Identification of differential expression genes (DEGs) between immune subtypes
To explore our immunotyping more deeply, we intersected the differentially expressed genes between distinct three clusters (p < 0.05) (Figure S7 D and SupplementaryTable3), and showed it in the heat map (Figure S7E).

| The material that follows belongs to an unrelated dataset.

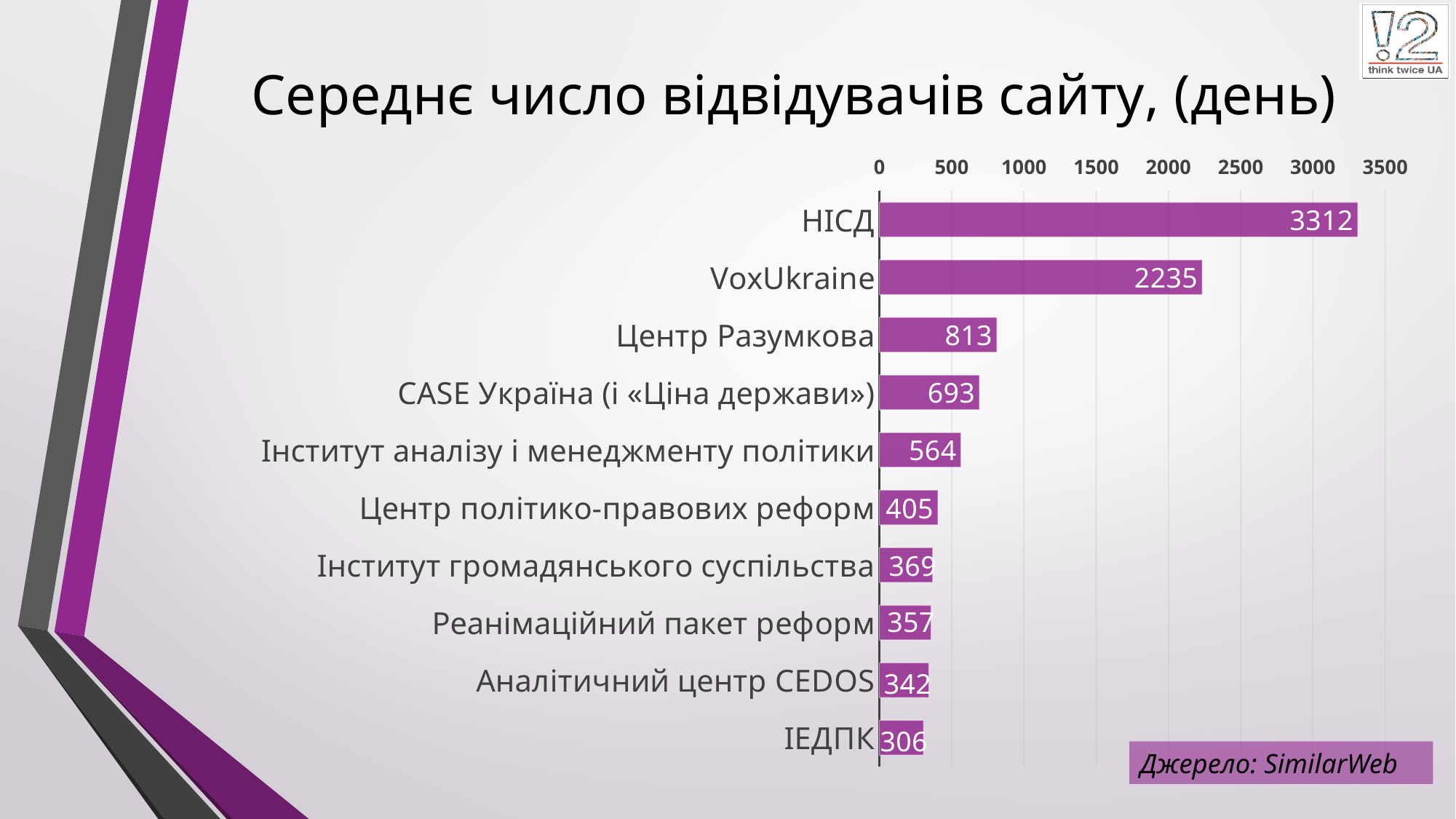
What is the value shown for VoxUkraine? 2235 What is the difference between the values for Центр Разумкова and CASE Україна (і «Ціна держави»)? 120 Which organisation has the lowest average daily number of site visitors? ІЕДПК What is the title of the chart? Середнє число відвідувачів сайту, (день) What kind of chart is shown on the slide? Bar chart Which has a larger value: Інститут аналізу і менеджменту політики or Центр політико-правових реформ? Інститут аналізу і менеджменту політики Which organisation has the highest average daily number of site visitors? НІСД How many organisations are shown in the chart? 10 What is the difference between the values for НІСД and VoxUkraine? 1077 What is the value shown for Центр Разумкова? 813 What is the value shown for Реанімаційний пакет реформ? 357 What is the average daily number of site visitors for НІСД? 3312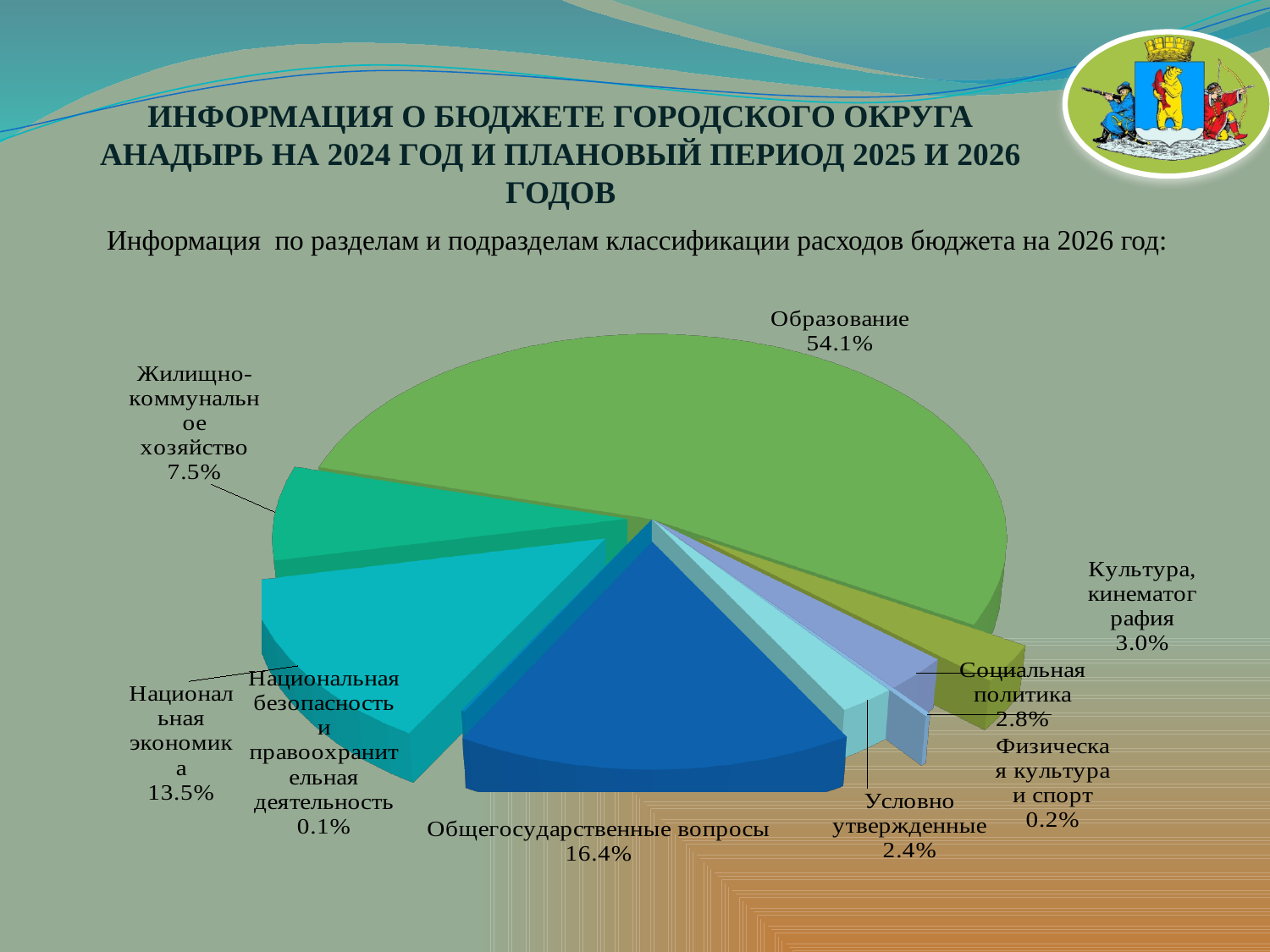
What share of the pie does Образование have? 54.1% What is the difference between the shares of Общегосударственные вопросы and Национальная экономика? 2.9% What value is labelled for Национальная экономика? 13.5% What type of chart is shown on the slide? Pie chart Which is larger: the share of Культура, кинематография or the share of Социальная политика? Культура, кинематография Which category has the smallest share of the pie? Национальная безопасность и правоохранительная деятельность What percentage is shown for Общегосударственные вопросы? 16.4% Which category has the largest share of the pie? Образование Which year does the chart's expenditure breakdown refer to, according to the subtitle? 2026 What share is shown for Жилищно-коммунальное хозяйство? 7.5% What percentage is given for Условно утвержденные? 2.4% How many categories are shown in the pie chart? 9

Then, by intersecting the differential expression genes between subtypes (4505), potential antigen candidate genes (764) and prognostic module hub genes (518), we have finally defined 10 genes as key tumor antigen markers (Fig. 7A). We performed a univariate cox regression analysis on all key tumor antigen markers and screened 3 genes with P < 0.05 (Fig. 6B-C). Through LASSO regression analysis, we built a risk model (Fig. 2D). We found the expression of MMP9 and INHBA in the low-risk group was significantly lower than that in the high-risk group, while ERBB3 was significantly higher in low-risk group, which also confirmed their risk and provides a direction for clinical research (Fig. 2E). In addition, we also found that MMP9 is also a potential prognostic-related antigen, which is consistent with our previous study. It can be found that the risk scores are significantly different between subtypes, and the proportion of high-risk samples in Cluster 2 is relatively high, while the proportion of low-risk samples in Cluster 3 is relatively high (Fig. 2F). Taken together, we believed that ERBB3, MMP9 and INHBA were potential BLCA antigens biomarkers for mRNA vaccine development.